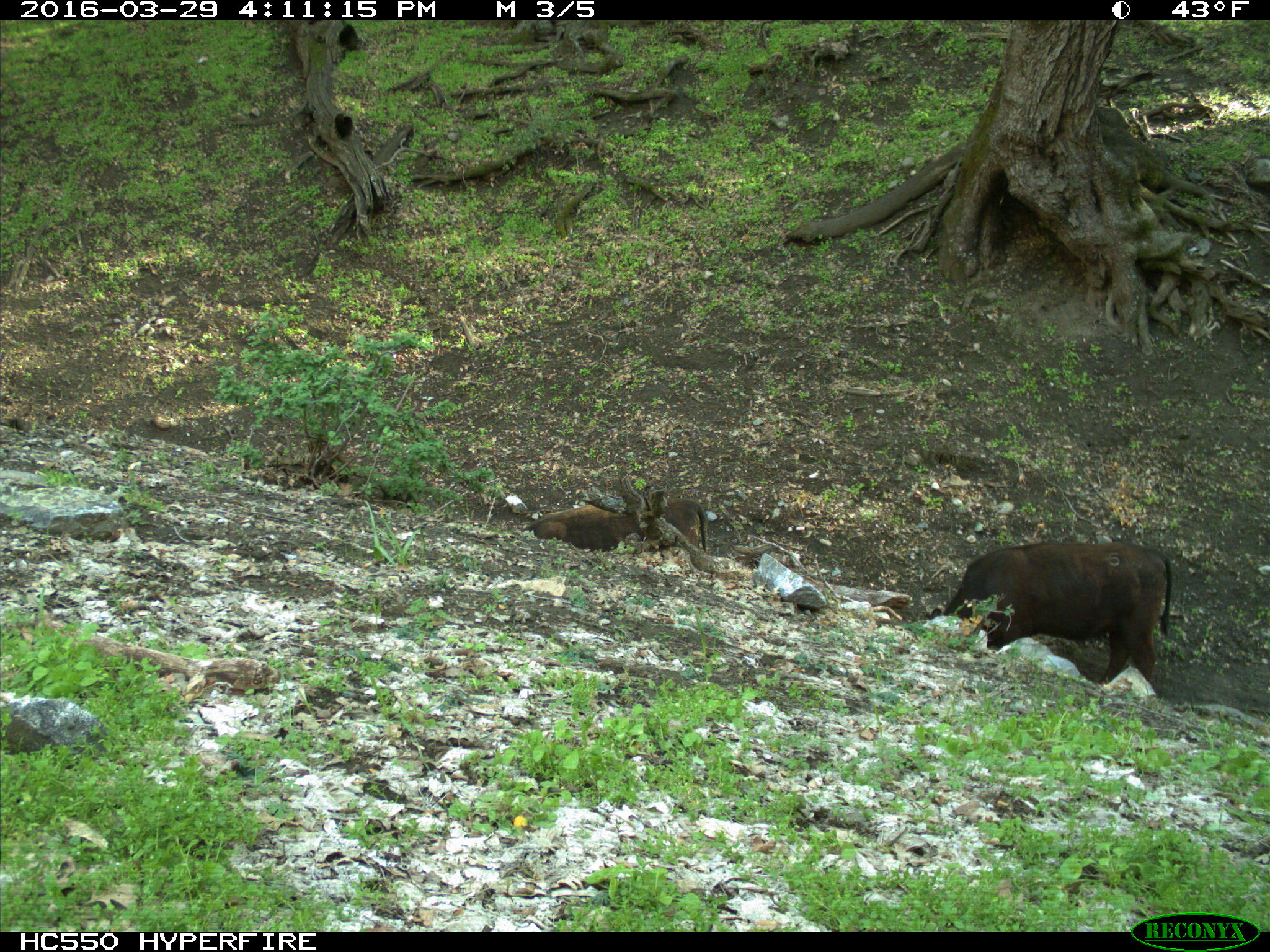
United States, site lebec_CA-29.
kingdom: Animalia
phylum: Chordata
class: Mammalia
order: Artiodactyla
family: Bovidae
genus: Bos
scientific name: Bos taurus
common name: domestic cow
────
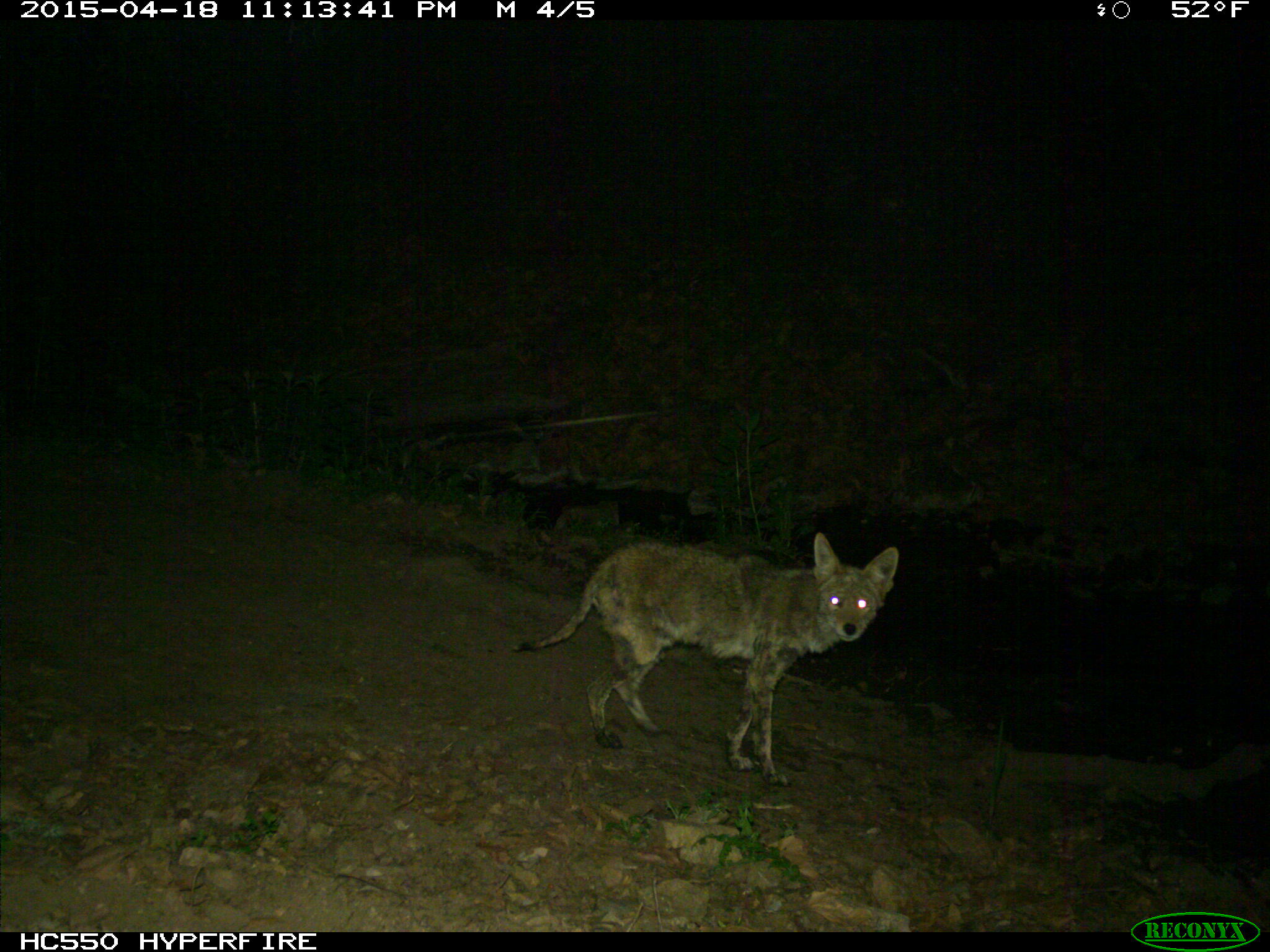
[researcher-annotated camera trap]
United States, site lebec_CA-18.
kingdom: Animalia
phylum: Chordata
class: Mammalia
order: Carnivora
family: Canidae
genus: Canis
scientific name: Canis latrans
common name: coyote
────
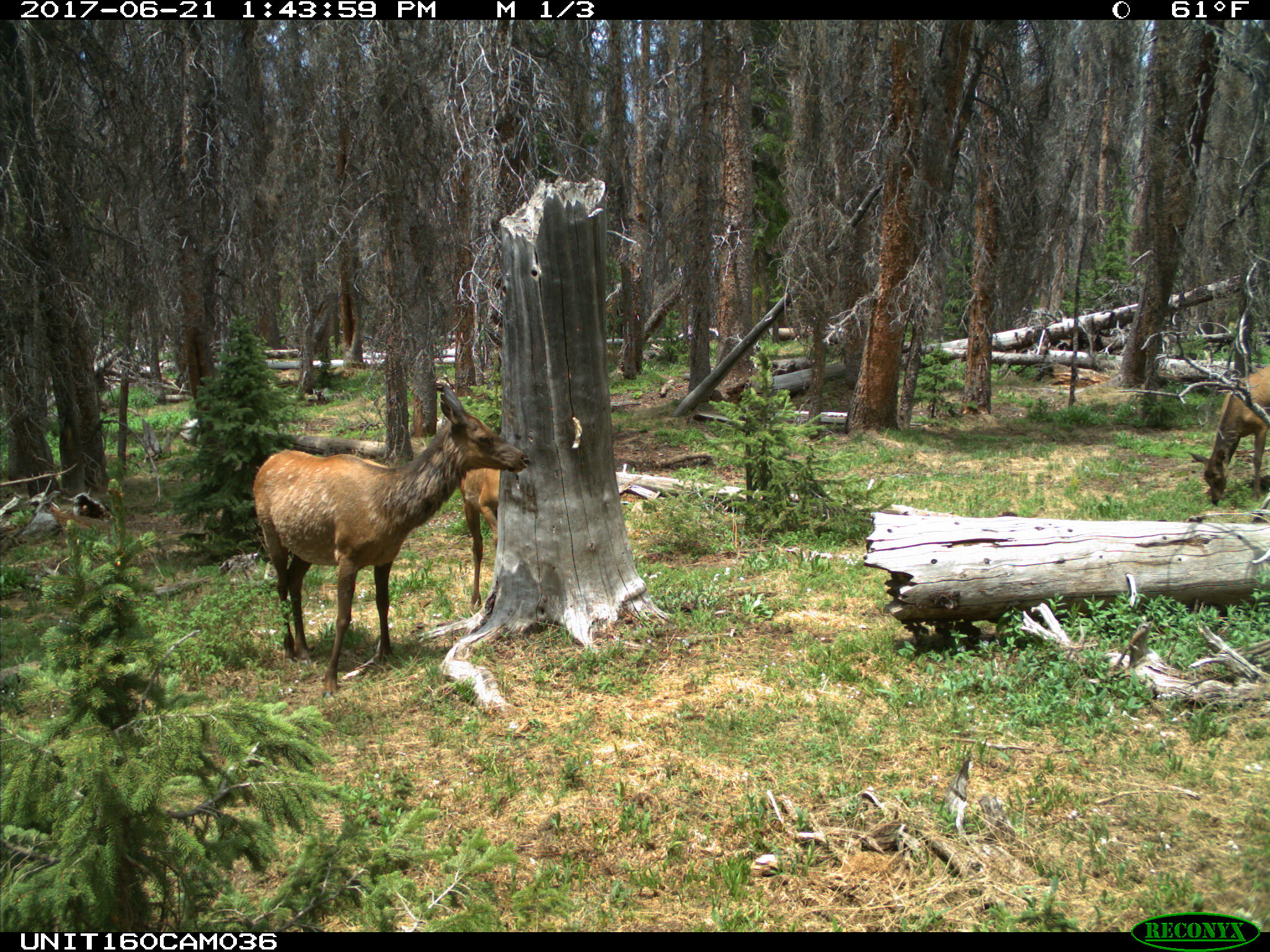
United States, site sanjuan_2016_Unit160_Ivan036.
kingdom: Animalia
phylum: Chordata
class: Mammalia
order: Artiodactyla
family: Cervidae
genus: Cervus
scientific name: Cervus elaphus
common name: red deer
────
*Work request*. The exact lines of the material above starting at the one that contains "United States, site lebec_CA-29." and ending at the one that contains "common name: domestic cow" are what to retype; leave out everything else.

*Exercise output*.
United States, site lebec_CA-29.
kingdom: Animalia
phylum: Chordata
class: Mammalia
order: Artiodactyla
family: Bovidae
genus: Bos
scientific name: Bos taurus
common name: domestic cow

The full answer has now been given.